Saturday, August 23, 2014

3 key factors in a healthy relationship

Dr. Sue Johnson, a clinical psychologist and founder of Emotionally Focused Therapy (EFT) for couples, has three key factors, the relations have to be really healthy place. It is observed that when couples competing with each other, and a cook blood of these types of arguments, it is not really about the food, garbage, or even money, as many couples think it is. If connections are not secure and partners feel of each other, any type of content allows an exhibition fight. This content is not what the fight goes. What we really discuss the central question is "are you there for me?"

Partner "Are you there for me?" Ask the other

Johnson offers its members a roadmap for maintaining relationships with EFT to help answer the question: "Are you there for me" yes. Identified three factors that can answer to this central question is "yes" must be present, and is easy to remember acronyms are the key factors are in healthy relationships. Accessibility, responsiveness and emotional commitment If you want to improve your relationship, start focusing on increasing these properties should be set.

Accessibility

The first important ingredient in healthy relationships is accessibility. People have the feeling that your partner is open to it, and his companion must be accessible. To increase the accessibility in your relationship, pay attention to your partner and sensitive to the fact that it seems you are trying to reach you.
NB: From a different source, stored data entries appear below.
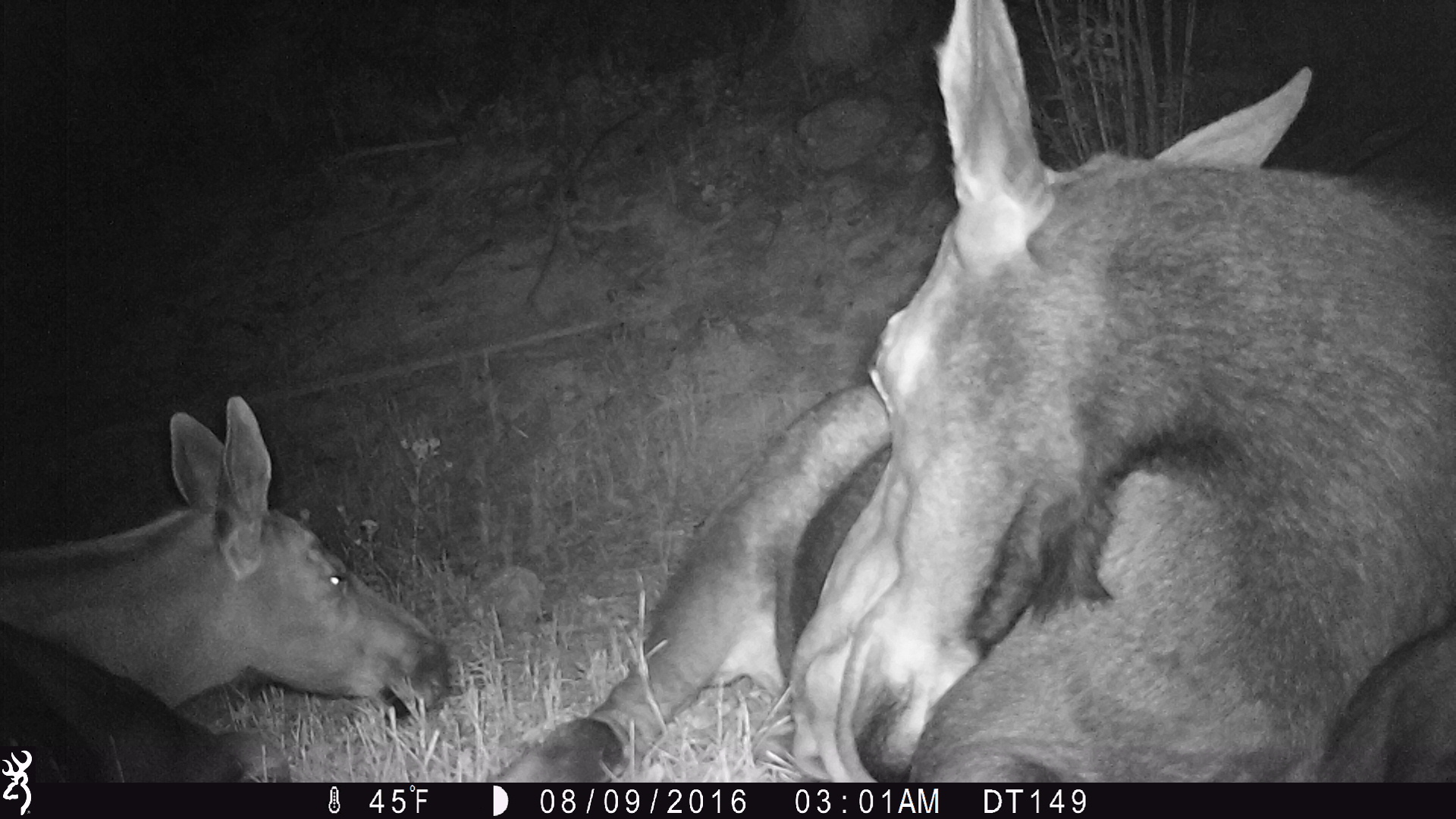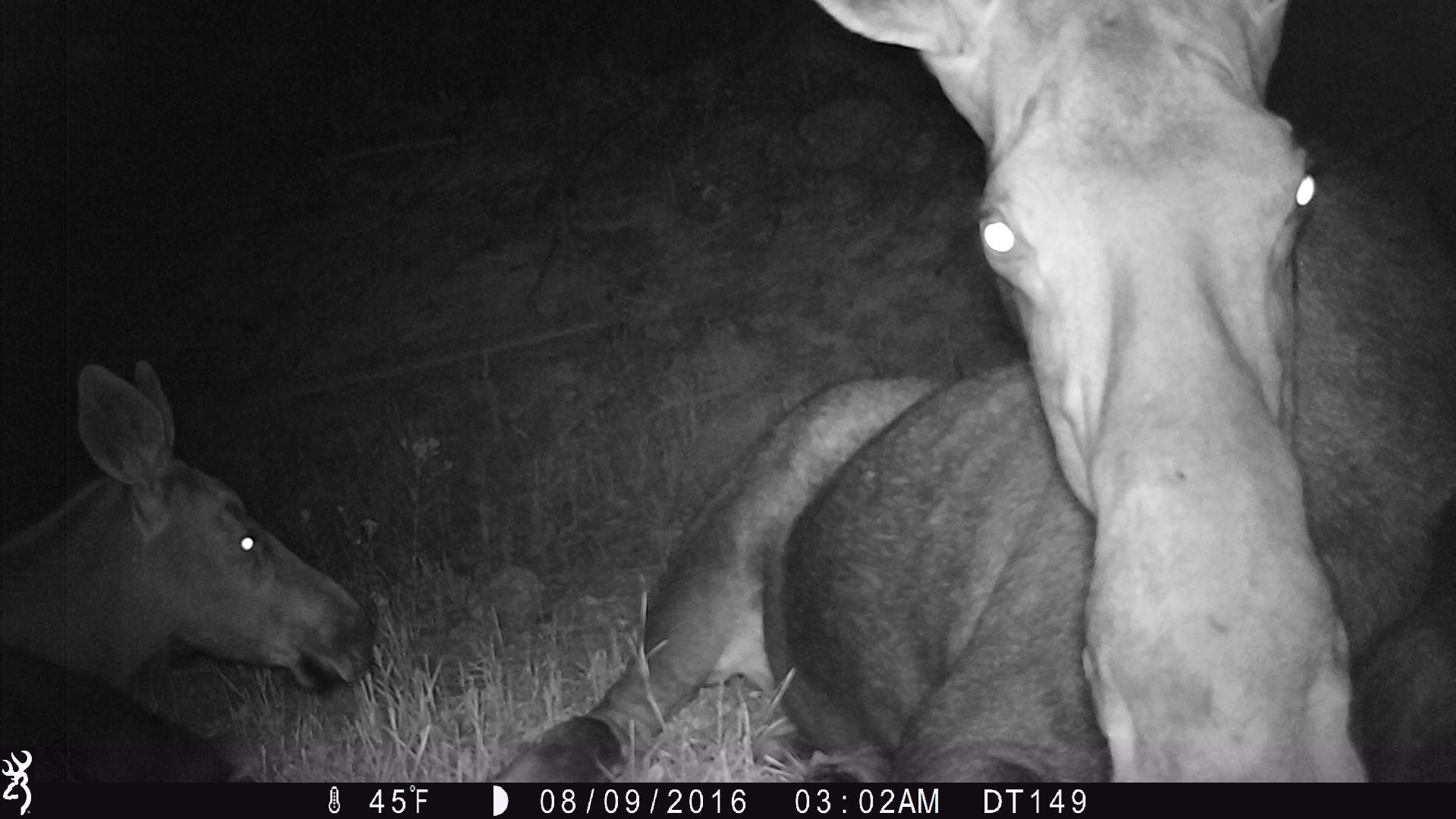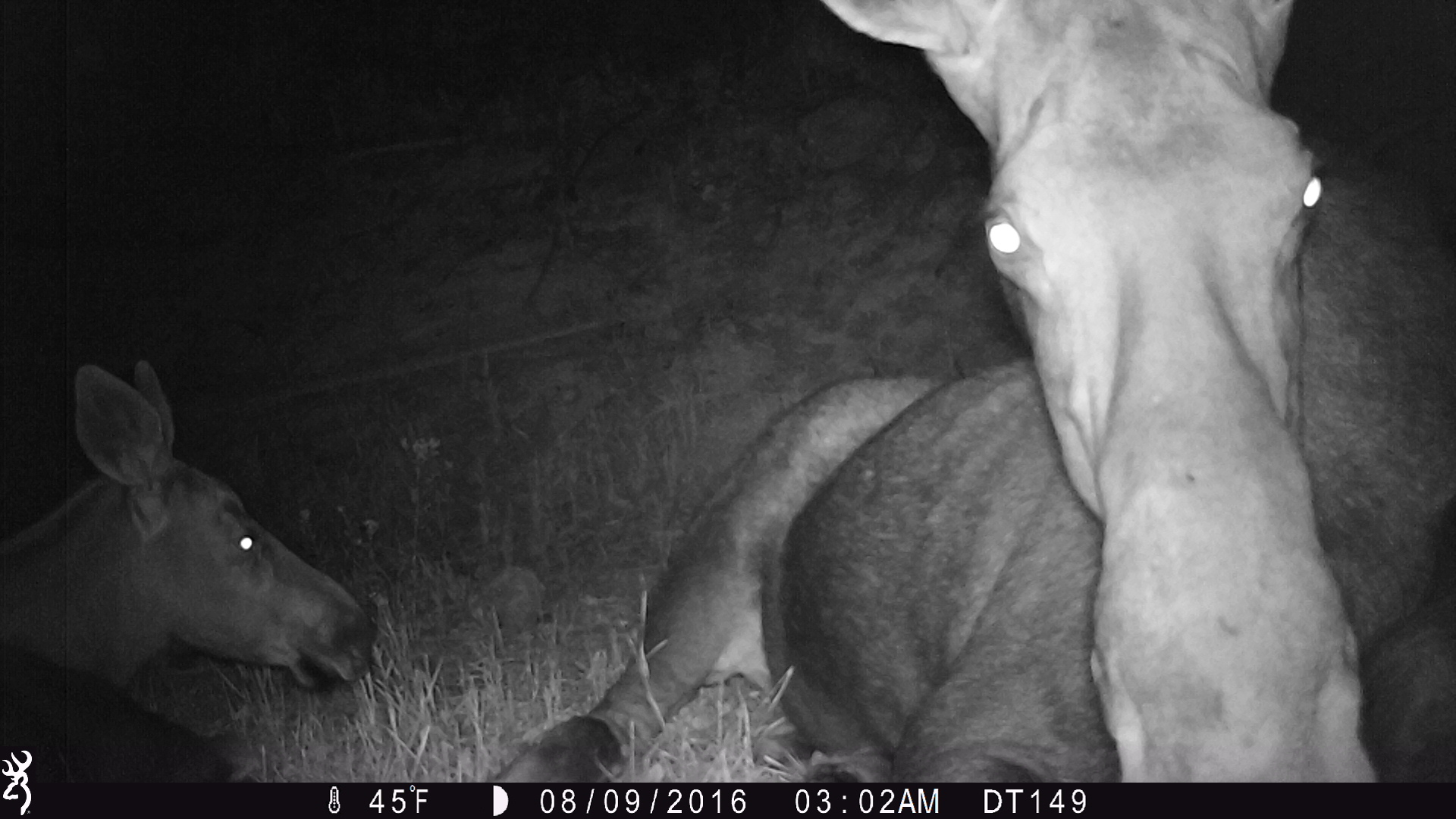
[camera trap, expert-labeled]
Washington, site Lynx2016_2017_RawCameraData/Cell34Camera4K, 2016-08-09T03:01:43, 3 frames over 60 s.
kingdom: Animalia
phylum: Chordata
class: Mammalia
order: Artiodactyla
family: Cervidae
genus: Alces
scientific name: Alces alces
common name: moose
Alces alces (moose). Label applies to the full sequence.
It can often be difficult to extend an olive branch in times of separation, so that your partner might try to come to a fight, but in a kind of gentle way. Try to be open to that. It is also important available to all be heard. Very often people just want to be heard only by her partner, and budding empathy, but which are not desired solution. You can increase your access you hear and confirm your partner how you feel. It always feels good to be validated.

Reactivity

The second important ingredient in healthy relationships is responsiveness. This may, of course, but I'll say it anyway. If your partner comes to you, respond. If it really is not available because you do something else to let them know, and assure you that your concerns are important to you. Find a time when you can come to discuss the matter and this commitment. When partners begin to freeze each other and do not fit each other, open their relationship to a variety of potential problems. Instead, stay connected to the defendant.

Emotional commitment

The third important ingredient in healthy relationships is an emotional commitment. The emotions were not always well understood, but further research to a better understanding of them leads. Johnson says that love is really an emotional connection more than anything else, and research in neuroscience, psychology and biology seems to support this assertion, as in his book love shown Sense: The revolutionary new science of romantic relationships is why. It is vital that the partners have emotional bonds with others. Not only is it important that you take the emotional experience of the partner and curious, but also let them know. The partners are emotionally together, committed to their relationship.
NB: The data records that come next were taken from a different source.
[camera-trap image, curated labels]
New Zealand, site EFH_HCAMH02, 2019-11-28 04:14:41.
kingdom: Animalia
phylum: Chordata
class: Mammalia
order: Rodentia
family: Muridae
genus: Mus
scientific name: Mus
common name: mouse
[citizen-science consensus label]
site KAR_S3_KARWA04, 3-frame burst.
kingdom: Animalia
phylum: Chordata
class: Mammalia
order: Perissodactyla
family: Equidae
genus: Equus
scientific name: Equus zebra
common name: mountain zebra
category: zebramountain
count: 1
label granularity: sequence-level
The next time you get in one of the battles of boiling blood with your partner to stop, take a deep breath, and ask yourself what you really fight. Chances are that both are struggling to see if you how much you have for each other and truly to another. Increase accessibility, responsiveness and emotional attachment to each other, and the fights start easier to overcome because it is really going on, just in the kitchen, garbage, and of course to be money.

To find an emotionally focused therapists in your area, the International Centre of Excellence in EFT has a list of therapists in the city, state and country.